The name of the dead soldier I just took care of is Peter Gabriel, like the legendary rock star, only this Peter Gabriel was a private first class in the army and had been in the Badghis Province of Afghanistan not even a month when a roadside bomb improvised from plastic sewer pipe packed with PE-4 and capped with a copper plate punched through the armor of his Humvee, creating a molten firestorm inside it. PFC Gabriel took up most of my last day here at this huge high-tech place where the armed forces pathologists and scientists routinely get involved in cases most members of the public don't associate with us: the assassination of JFK; the recent DNA identifications of the Romanov family and the crew members of the H.L. Hunley submarine that sank during the Civil War. We're a noble but little-known organization with roots reaching back to 1862, to the Army Medical Museum, whose surgeons attended to the mortally wounded Abraham Lincoln and performed his autopsy, and I should say all this on CNN. Focus on the positive. Forget what Mrs. Gabriel said. I'm not a monster or a bigot. You can't blame the poor woman for being upset, I tell myself. She just lost her only child. The Gabriels are black. How would you feel, for God's sake?
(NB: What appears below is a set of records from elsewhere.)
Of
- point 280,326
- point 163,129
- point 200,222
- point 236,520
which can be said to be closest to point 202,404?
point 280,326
Of course you're not a racist.
I sense a presence again. Someone has entered the changing room, which I've managed to fog up like a steam shower. My heart is beating hard because of the heat.
"Dr. Scarpetta?" Captain Avallone sounds less tentative, as if she has news.
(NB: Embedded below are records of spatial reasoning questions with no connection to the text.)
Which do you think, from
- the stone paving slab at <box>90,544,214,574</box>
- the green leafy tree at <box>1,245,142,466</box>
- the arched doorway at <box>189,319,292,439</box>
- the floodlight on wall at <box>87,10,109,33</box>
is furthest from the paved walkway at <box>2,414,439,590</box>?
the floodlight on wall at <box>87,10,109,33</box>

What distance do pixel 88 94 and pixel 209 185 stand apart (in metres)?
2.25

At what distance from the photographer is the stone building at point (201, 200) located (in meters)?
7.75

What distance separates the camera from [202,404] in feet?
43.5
I turn off the water and step out of my stall, grabbing a towel to wrap up in. Captain Avallone is an indistinct presence hovering in haze near the sinks and motion-sensitive hand dryers. All I can make out is her dark hair and her khaki cargo pants and black polo shirt with its embroidered AFME gold-and-blue shield.
"Pete Marino . . ." she starts to say.
"I'll call him in a minute." I snatch another towel off a shelf.
"He's here, ma'am."
"What do you mean 'here'?" I almost expect him to materialize in the changing room like some prehistoric creature emerging from the mist.
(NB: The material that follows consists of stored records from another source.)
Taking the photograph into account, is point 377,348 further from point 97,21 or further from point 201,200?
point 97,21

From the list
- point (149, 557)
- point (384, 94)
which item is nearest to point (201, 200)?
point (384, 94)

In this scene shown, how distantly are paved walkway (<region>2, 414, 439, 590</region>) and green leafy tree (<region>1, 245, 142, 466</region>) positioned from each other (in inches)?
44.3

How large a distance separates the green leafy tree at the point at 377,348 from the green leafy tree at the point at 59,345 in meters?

"He's waiting for you out back by the bays, ma'am," she informs me. "He'll take you to the Eagle's Rest so you can get your things." She says it as if I'm being picked up by the FBI, as if I've been arrested or fired. "My instructions are to take you to him and assist in any way needed."
Captain Avallone's first name is Sophia. She's army, just out of her radiology residency, and is always so damn military-correct and obsequiously polite as she lingers and loiters. Right now is not the time. I carry my toiletry basket, padding over tile, and she's right behind me.
"I'm not supposed to leave until tomorrow, and going anywhere with Marino wasn't part of my travel plans," I tell her.
"I can take care of your vehicle, ma'am. I understand you're not driving. . . ."
"Did you ask him what the hell this is about?" I grab my hairbrush and my deodorant out of my locker.
"I tried, ma'am," she says. "But he wasn't helpful."
A C-5 Galaxy roars overhead, on final for 19. The wind as usual is out of the south.